L’historienne d’art qui a conçu l’exposition, Laurence Bertrand Dorléac, professeure à Sciences-Po-Paris, n’aime pas l’appellation "nature morte", utilisé en France depuis le XVIIe siècle pour désigner les tableaux représentant des objets ou, disons, des choses, donc. Il faut souligner qu’en anglais, en allemand, en néerlandais, on désigne cette forme d’art par une autre expression, plus rêveuse. On parle de Still Life, c’est-à-dire "vie immobile" ou "vie silencieuse". Ce qui résonne d’ailleurs très bien avec un célèbre vers du poète Lamartine : "Objets inanimés, avez-vous donc une âme ?"

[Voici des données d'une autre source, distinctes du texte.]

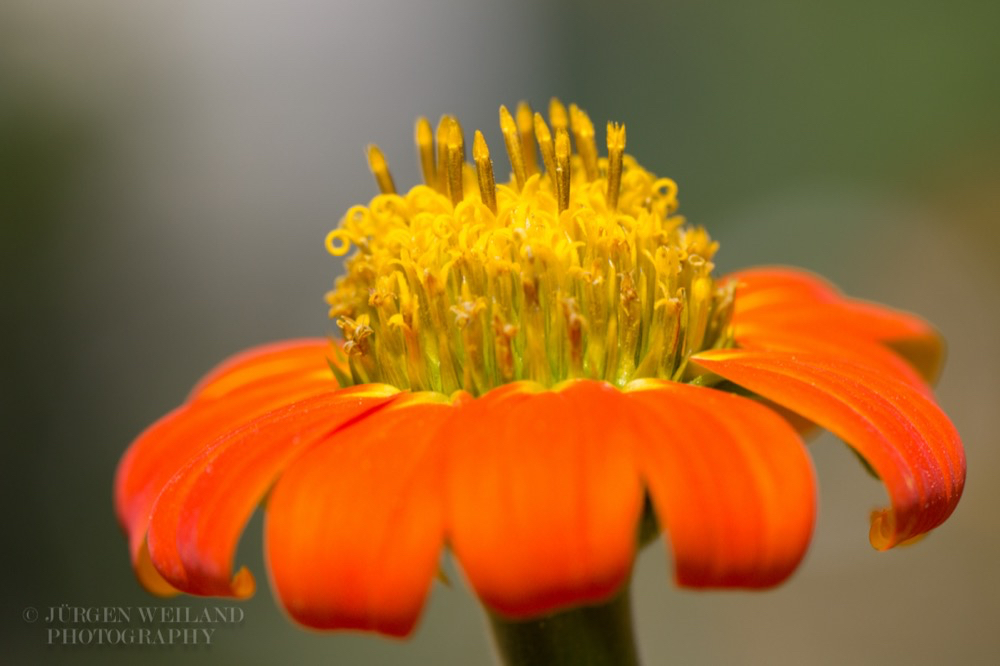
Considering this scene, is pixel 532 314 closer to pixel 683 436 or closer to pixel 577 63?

L’exposition du Louvre nous permet de mesurer combien ces œuvres d’art, depuis l’origine des temps, mettent en scène la valeur symbolique des objets. Pour citer les organisateurs de l’exposition, “le genre de la nature morte permet d’entrevoir les croyances, les peurs ou encore les désirs et les rêves de l’être humain, au fil des époques et dans diverses cultures.”
Concrètement, il suffit de mentionner la plus ancienne et la plus récente des 170 œuvres exposées au Louvre pour illustrer ce propos. D’un côté, le relevé d’une série de haches gravées sur les parois du cairn de Gavrinis vers 3 500 ans avant notre ère. De l’autre, la photographie à la fois floue et lumineuse d’un bouquet de fleurs, prise par l’Américaine Nan Goldin, dans son appartement new-yorkais au premier jour de la quarantaine au printemps 2020. Ce qui illustre l’un des grands intérêts de l’exposition : elle couvre tout l’arc du temps et tous les modes d’expression, la peinture, mais aussi la sculpture, la photographie ou le cinéma.
Oui, mais selon des modalités assez différentes. On a coutume de dire qu’au Moyen Âge et au début de la Renaissance, la prédominance des thèmes religieux a chassé les objets à l’arrière-plan. Oui, mais ils sont tout de même bien présents avec une fonction toujours symbolique. Parfois de manière étonnante, comme dans un livret de dévotion en ivoire datant du XIVe siècle, où les attributs de la passion du Christ sont représentés sans aucune mise en scène, comme dans un livre de leçons de choses. Trente petits ronds représentent ainsi les deniers touchés par Judas pour avoir dénoncé Jésus.
Le niveau est très élevé grâce à la richesse des collections du Louvre et des grands musées français. On peut citer Arcimboldo, Rembrandt, Chardin, Goya, Manet, Van Gogh, Cézanne, Matisse, Picasso. Et d’autres moins illustres, mais très attachants comme l’Italien Giorgio Morandi ou la Française Séraphine de Senlis. Et puis il faut évoquer aussi, dans le hall d’entrée du Louvre, sous la pyramide de verre, une œuvre créée spécialement pour l’exposition par l’artiste camerounais Barthélémy Toguo, intitulée "le pilier des migrants disparus". Une colonne faite de ballots de tissus africains multicolores. Une nature morte, au sens le plus tragique qui soit.